All’apertura della Porta Santa da piazza Duomo si è levato un applauso spontaneo, a sottolineare l’emozione collettiva e lo storico evento. È la prima volta infatti che nel Duomo viene aperta una Porta Santa. Passata la Porta, dopo la sosta al fonte battesimale, la processione ha risalito la navata centrale mentre l’Arcivescovo ha asperso i fedeli con l’acqua benedetta. La Messa poi è proseguita normalmente dall’Altare maggiore con la liturgia della Parola.

Nell’omelia il cardinale Scola ha spiegato: “Perché un Anno Santo della Misericordia? Cosa significa il dono del Giubileo per le nostre comunità cristiane e per le nostre persone?” Dio si è incarnato per entrare nella trama della nostra esistenza.

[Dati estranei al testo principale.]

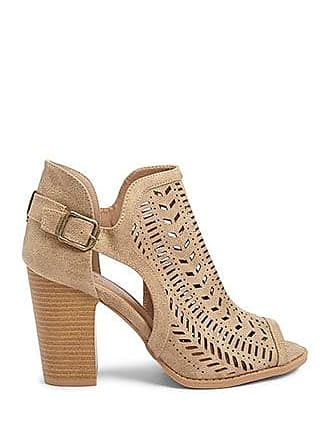 Forever 21 Forever 21 Faux Leather Cutout Booties Taupe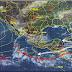 Se estiman rachas de viento superiores a 50 km/h en Coahuila, Nuevo León y Tamaulipas
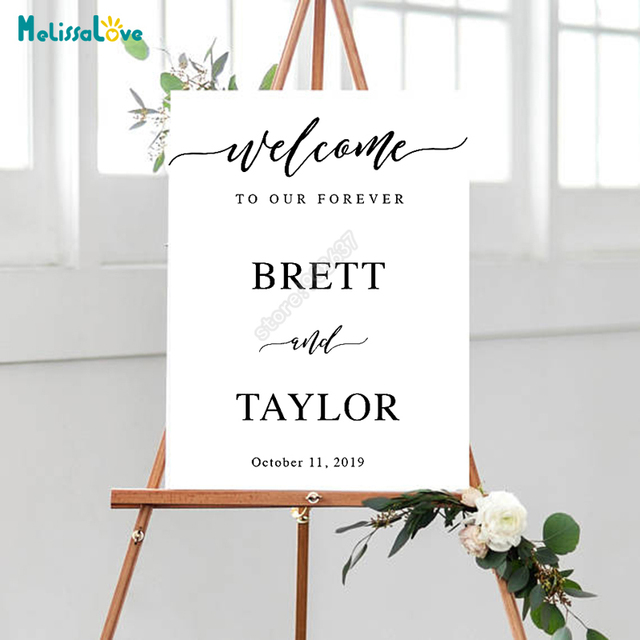 Diy Wedding Board Sticker Custom Name And Date Welcome To Our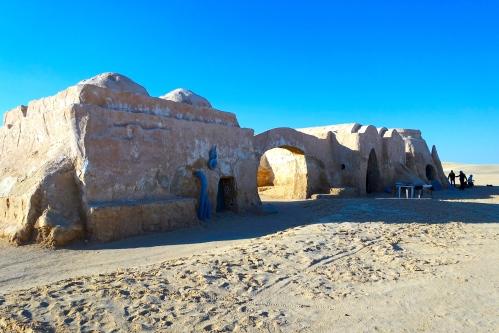Tatooine 8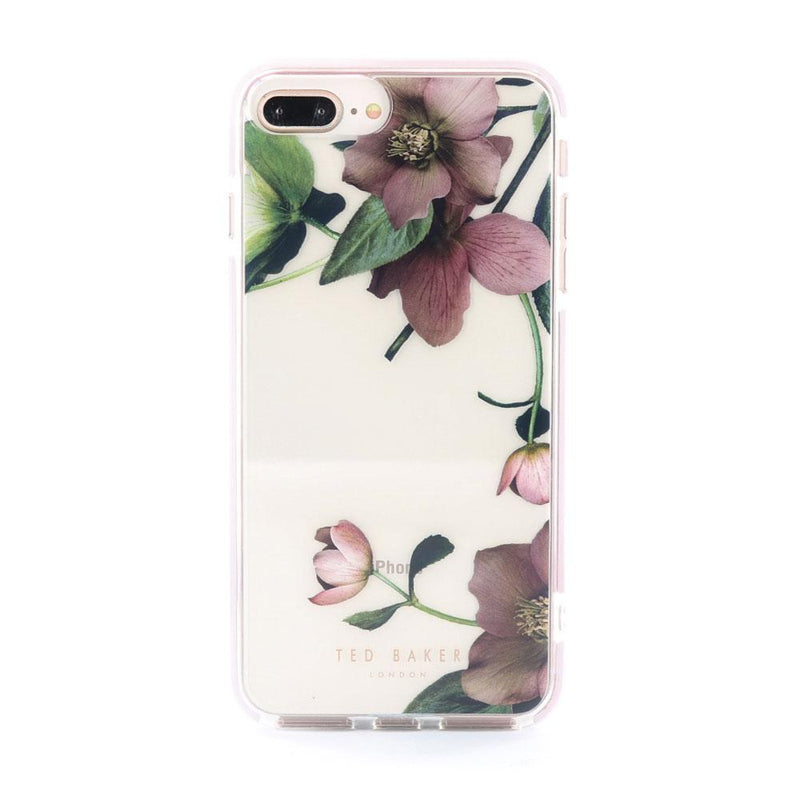 Hero image of the Ted Baker Apple iPhone 8 Plus / 7 Plus phone case in Clear Print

Nel Natale il Signore Gesù si fa uno come noi qui ed ora, nel tempo e nello spazio. Col Giubileo, seguendo le orme di Gesù, la Chiesa offre tempi determinati perché la misericordia riscatti il nostro peccato, mediante il perdono. Il Giubileo è sorgente e annuncio di speranza per tutti, soprattutto per coloro che si sentono esclusi dalla salvezza”.

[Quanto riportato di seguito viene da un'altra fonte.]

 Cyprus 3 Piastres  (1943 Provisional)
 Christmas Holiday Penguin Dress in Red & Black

L’arcivescovo ha poi proseguito: “Il Signore vuol rendere feconda la terra della nostra esistenza, vuole che il nostro convivere nella società plurale diventi occasione di bene per ciascuno dei membri della nostra comunità, vuole che la logica dell’esclusione e dello scarto lascino lo spazio alla logica del dono e alla cultura dell’incontro. È un segno eloquente del buon grado di maturità del popolo della metropoli milanese, ormai plurale, la presenza oggi delle autorità istituzionali civili e militari, che ringrazio. Dentro la società plurale, l’amicizia civica, rispettosa di ogni fede, che non teme il confronto, porta al bene comune”.

Il cardinale ha poi mostrato il senso della pratica giubilare dell’indulgenza: “Una delle grazie che l’Anno Santo mette a nostra disposizione è la pratica delle indulgenze. Le indulgenze sono una forma di partecipazione responsabile alla redenzione di Cristo. Si tratta di una prassi cristiana che nasce dalla consapevolezza della Chiesa di dover sostenere tutti i suoi figli nel cammino di conversione. Le indulgenze, praticate con consapevolezza, offrono al peccatore che si pente il dono della remissione delle conseguenze che accompagnano il peccato nel tempo (pena temporale). Perché, come insegna il nostro Padre Ambrogio, ‘La legge considera il merito. La grazia guarda alla fede’”.

Infine Scola ha ricordato la particolarità e l’attualità della Porta Santa del Duomo, dedicato alla libertà religiosa. L’opera – definita “profetica” – fu commissionata nel ‘37, dall’allora arcivescovo di Milano, il cardinale Alfredo Ildefonso Schuster ad Arrigo Minerbi, scultore di origini ebraiche che fu costretto ad abbandonare il progetto e a rifugiarsi in Vaticano per sfuggire alle persecuzione razziali. Il portale fu comunque portato a compimento da questo artista nel 1948. 

Al termine della Messa e fino alle ore 20 è stata data la possibilità alle persone raccolte in Cattedrale e quelle in attesa in piazza Duomo di passare dalla Porta Santa che per tutto l’anno giubilare resterà aperta ogni giorno dalle 7 alle 19.